Monday, June 16, 2014

Don't Let Mosquitoes Ruin Your Summer

One of our county services that gives us our tax dollars' worth is the Montgomery County Health Department (MCHD). If you visit their website, you'll find that they offer free flu shot clinics, rabies clinics (one coming up at the end of this month), and shingles vaccines for those over 60. There's also info on things like hepatitis and the MERS virus. They also post info about upcoming events and health alerts on their Facebook page.

Last week, they issued a notice about mosquito-borne illness. We've probably all heard about West Nile Virus, but this year, a new mosquito illness has come to the US called Chikungunya. Symptoms include fever, headache, chills, sensitivity to light, and rash, vomiting and severe joint pain. It's not fatal, but nasty nonetheless, and so far, there's no vaccine. No cases in PA yet, but 6 other states, mostly to the south, have reported it. Still, Rhode Island had 2 cases last month, and it's hit Indiana.

MCHD listed these tips for protecting yourself and your family from mosquito bites:

1. Wear light colored, loose fitting clothing.  Mosquitoes are attracted to darker colors, especially blue. (Light colors are also good for discouraging ticks.)

2. Use insect repellent. Follow the label for application. Consult a doctor with questions or concerns.

3. Mosquitoes need stagnant water for their eggs to develop, so dump out bird baths, kiddie pools, and anything else that holds water every three days. Mosquitoes can go through their life cycle in as little as five days when conditions are optimal. Eliminating standing water stops mosquitoes dead in their tracks.

4. Drill several holes in the bottom of recycling containers so water can drain from them. Trash containers should be covered so no rain can accumulate in them.

5. Make sure roof gutters drain properly and rooftops are free of standing water. Clogged gutters will breed mosquitoes.

6. Aerate ornamental ponds or stock them with fish.

7. Clean and chlorinate swimming pools, outdoor saunas, and hot tubs.
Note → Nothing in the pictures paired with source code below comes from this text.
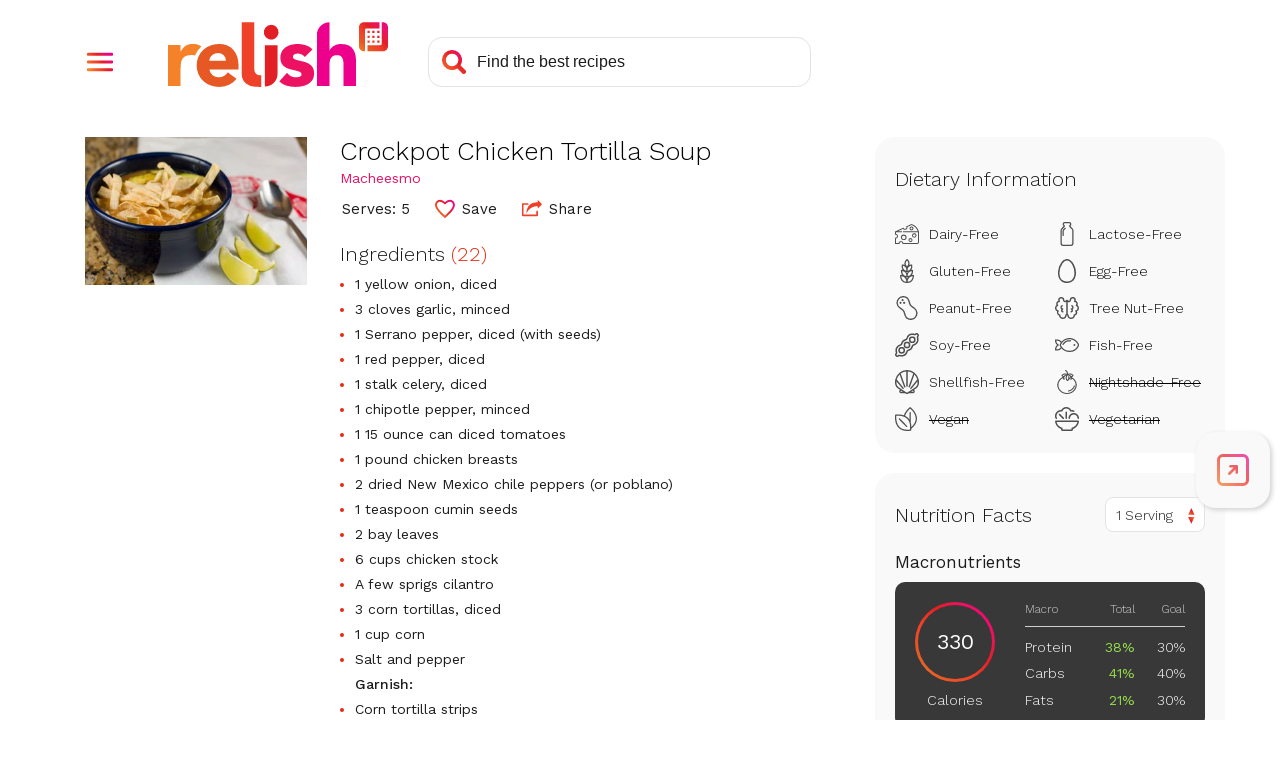

--- FILE ---
content_type: text/html; charset=utf-8
request_url: https://www.google.com/recaptcha/api2/aframe
body_size: 267
content:
<!DOCTYPE HTML><html><head><meta http-equiv="content-type" content="text/html; charset=UTF-8"></head><body><script nonce="hWfCCpNmfIl40QbPOpox5g">/** Anti-fraud and anti-abuse applications only. See google.com/recaptcha */ try{var clients={'sodar':'https://pagead2.googlesyndication.com/pagead/sodar?'};window.addEventListener("message",function(a){try{if(a.source===window.parent){var b=JSON.parse(a.data);var c=clients[b['id']];if(c){var d=document.createElement('img');d.src=c+b['params']+'&rc='+(localStorage.getItem("rc::a")?sessionStorage.getItem("rc::b"):"");window.document.body.appendChild(d);sessionStorage.setItem("rc::e",parseInt(sessionStorage.getItem("rc::e")||0)+1);localStorage.setItem("rc::h",'1769047666883');}}}catch(b){}});window.parent.postMessage("_grecaptcha_ready", "*");}catch(b){}</script></body></html>

--- FILE ---
content_type: application/javascript
request_url: https://prism.app-us1.com/?a=610927306&u=https%3A%2F%2Fwww.relish.com%2Frecipes%2F71118%2Fcrockpot-chicken-tortilla-soup
body_size: 124
content:
window.visitorGlobalObject=window.visitorGlobalObject||window.prismGlobalObject;window.visitorGlobalObject.setVisitorId('2e81c89c-63ff-4f28-808b-0eb5cfbb340b', '610927306');window.visitorGlobalObject.setWhitelistedServices('tracking', '610927306');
Keep them empty and covered if not in use; drain water that collects in pool covers. A swimming pool left unmaintained for even a week can breed thousands of mosquitoes.

8. For areas that cannot be managed with the above methods, there’s always larvicide. Many of the big box stores, home improvement centers, landscaping outlets, and even some pet stores carry consumer products that can be safely used to kill mosquito larvae. Again, read and apply according to the label.

9. Educate your neighbors. If you notice that they may have some stagnant water on their property, respectfully discuss it with them. They may be unaware of the mosquito hatchery in their own backyard.

10. If all else fails, contact the Montgomery County Health Department (MCHD) and register a complaint.  Property owners are responsible for maintaining their property in a condition that does not breed mosquitoes. The same is true for publicly-owned property, so don’t forget about parks, schools, and ball fields. All complaints received will be addressed. To register a complaint, call 610-278-5117 or email

MCHD will be setting traps and running tests on mosquitoes. They'll be applying larvicides to publicly-owned mosquito breeding areas and performing adult treatments in areas where West Nile-positive mosquito populations need to be controlled. If all else fails, they've done aerial spraying in the past (usually mid- to end of summer--and they give notice when they'll be doing it), though I've noticed that Norristown is usually last of the areas to be treated.

As for West Nile, if you see dead birds or squirrels that don't have evidence of trauma, DON'T touch them. Use a shovel or the like to put them in the trash. If you see more than one dead animal or bird like this in your neighborhood in a week, don't dispose of the second one, but leave it and contact the MCHD to see if they want to do testing.